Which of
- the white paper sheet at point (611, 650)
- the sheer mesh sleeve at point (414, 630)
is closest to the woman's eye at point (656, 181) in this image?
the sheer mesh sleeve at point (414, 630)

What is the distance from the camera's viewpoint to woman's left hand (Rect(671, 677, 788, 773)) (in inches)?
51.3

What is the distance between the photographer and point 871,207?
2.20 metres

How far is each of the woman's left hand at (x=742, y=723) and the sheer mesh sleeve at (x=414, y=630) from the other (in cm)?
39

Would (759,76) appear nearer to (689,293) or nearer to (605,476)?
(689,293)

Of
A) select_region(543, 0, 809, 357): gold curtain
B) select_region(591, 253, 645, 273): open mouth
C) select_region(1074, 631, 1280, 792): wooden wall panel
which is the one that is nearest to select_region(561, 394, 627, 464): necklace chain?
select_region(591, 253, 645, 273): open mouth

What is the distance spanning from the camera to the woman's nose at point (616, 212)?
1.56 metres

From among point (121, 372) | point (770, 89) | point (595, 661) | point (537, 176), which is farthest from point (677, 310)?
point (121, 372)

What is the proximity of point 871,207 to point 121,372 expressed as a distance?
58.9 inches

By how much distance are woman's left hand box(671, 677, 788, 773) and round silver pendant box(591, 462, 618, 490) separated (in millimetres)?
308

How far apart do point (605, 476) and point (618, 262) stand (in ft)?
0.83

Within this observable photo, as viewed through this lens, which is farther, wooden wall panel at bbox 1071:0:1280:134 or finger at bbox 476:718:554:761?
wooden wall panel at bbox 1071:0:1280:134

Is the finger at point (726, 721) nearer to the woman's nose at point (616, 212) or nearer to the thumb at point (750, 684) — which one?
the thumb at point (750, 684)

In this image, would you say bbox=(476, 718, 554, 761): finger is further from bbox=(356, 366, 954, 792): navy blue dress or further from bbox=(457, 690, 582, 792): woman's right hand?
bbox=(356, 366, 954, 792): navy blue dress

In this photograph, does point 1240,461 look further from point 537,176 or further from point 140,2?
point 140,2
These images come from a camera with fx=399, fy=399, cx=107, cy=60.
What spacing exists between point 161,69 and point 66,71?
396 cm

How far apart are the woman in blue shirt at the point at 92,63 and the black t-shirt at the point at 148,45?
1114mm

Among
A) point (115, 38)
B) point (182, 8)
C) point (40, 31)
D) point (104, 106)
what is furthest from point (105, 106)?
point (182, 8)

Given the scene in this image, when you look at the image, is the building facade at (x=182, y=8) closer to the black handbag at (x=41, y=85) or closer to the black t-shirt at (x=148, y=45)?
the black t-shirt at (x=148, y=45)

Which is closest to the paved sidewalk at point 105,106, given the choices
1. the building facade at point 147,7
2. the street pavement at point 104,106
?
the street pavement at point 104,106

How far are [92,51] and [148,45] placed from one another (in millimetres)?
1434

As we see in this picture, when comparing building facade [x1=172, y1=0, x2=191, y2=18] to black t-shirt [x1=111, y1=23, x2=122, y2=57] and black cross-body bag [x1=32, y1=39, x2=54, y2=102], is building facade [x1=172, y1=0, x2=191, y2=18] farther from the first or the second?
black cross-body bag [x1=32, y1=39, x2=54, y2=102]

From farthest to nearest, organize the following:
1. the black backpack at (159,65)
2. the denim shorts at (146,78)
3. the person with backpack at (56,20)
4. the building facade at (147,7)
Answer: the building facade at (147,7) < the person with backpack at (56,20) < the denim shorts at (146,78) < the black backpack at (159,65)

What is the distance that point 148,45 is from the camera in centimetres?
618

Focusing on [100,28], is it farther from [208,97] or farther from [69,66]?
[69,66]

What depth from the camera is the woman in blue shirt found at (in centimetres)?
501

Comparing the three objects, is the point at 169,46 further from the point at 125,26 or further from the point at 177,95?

──────────

◆ DIRECTIONS FOR THIS TASK:
Return the material word for word, starting at its first line and stopping after the line that contains "58.9 inches".

◆ EXERCISE ANSWER:
Which of
- the white paper sheet at point (611, 650)
- the sheer mesh sleeve at point (414, 630)
is closest to the woman's eye at point (656, 181) in this image?
the sheer mesh sleeve at point (414, 630)

What is the distance from the camera's viewpoint to woman's left hand (Rect(671, 677, 788, 773)) (in inches)?
51.3

What is the distance between the photographer and point 871,207?
2.20 metres

How far is each of the woman's left hand at (x=742, y=723) and the sheer mesh sleeve at (x=414, y=630) from the other (in cm)?
39

Would (759,76) appear nearer to (689,293) or nearer to (605,476)?
(689,293)

Of
A) select_region(543, 0, 809, 357): gold curtain
B) select_region(591, 253, 645, 273): open mouth
C) select_region(1074, 631, 1280, 792): wooden wall panel
which is the one that is nearest to select_region(561, 394, 627, 464): necklace chain?
select_region(591, 253, 645, 273): open mouth

What is the distance spanning from the camera to the woman's nose at point (616, 212)?
1.56 metres

From among point (121, 372) | point (770, 89) | point (595, 661) | point (537, 176), which is farthest from point (677, 310)?
point (121, 372)

What is the proximity of point 871,207 to point 121,372 expressed as a distance?
58.9 inches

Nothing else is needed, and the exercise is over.